And for those interested, here.... 

Revelstoke Mountain-British Columbia, Canada ski and snowboard resort


----------



## Zee (Feb 21, 2008)

Try Kicking Horse while in the area. I'm not sure if Revy is fully operational this year.


----------



## killclimbz (Aug 10, 2007)

Revelstoke is fully operational from what I have seen. 4,000 vertical from top to bottom. Good reviews and trip reports are popping all over the web. I think you made a fantastic choice. Take pix and post 'em up when you get back.


----------



## Zee (Feb 21, 2008)

Plans for next year is to have the Gondola all the way to the top, but people that have been there say it is good so far.


----------



## killclimbz (Aug 10, 2007)

Yeah, I am sure they are expanding. It is no way a "limited" operation this year. I would love to go hit it for sure.


----------



## neednsnow (Nov 30, 2007)

killclimbz said:


> Yeah, I am sure they are expanding. It is no way a "limited" operation this year. I would love to go hit it for sure.


Let's support the little ones! Revelstoke for 09 West Coast Meet. We can support Canada....eh? (I was knighted Honorary Canadian this past weekend by our meet-mates from the North)


----------



## killclimbz (Aug 10, 2007)

neednsnow said:


> Let's support the little ones! Revelstoke for 09 West Coast Meet. We can support Canada....eh? (I was knighted Honorary Canadian this past weekend by our meet-mates from the North)


It's a thought for sure. I wouldn't call Revelstoke a little one by any stretch of the imagination though.


----------



## neednsnow (Nov 30, 2007)

killclimbz said:


> It's a thought for sure. I wouldn't call Revelstoke a little one by any stretch of the imagination though.

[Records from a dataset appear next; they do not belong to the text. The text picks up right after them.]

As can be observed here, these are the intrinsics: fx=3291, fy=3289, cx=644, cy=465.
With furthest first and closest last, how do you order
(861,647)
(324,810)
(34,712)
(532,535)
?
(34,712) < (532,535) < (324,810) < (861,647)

Rephrase: Let's support the "huh, haven't heard much of that place" ones!


----------



## Zee (Feb 21, 2008)

I'd be all over a trip to Revelstoke... that place and Kicking Horse (if it ever gets done) will be the two best resorts in North America I think.


----------



## Guest (Mar 11, 2008)

Pics and my review are up in the resort reviews section, people. Let me know what you all think.


----------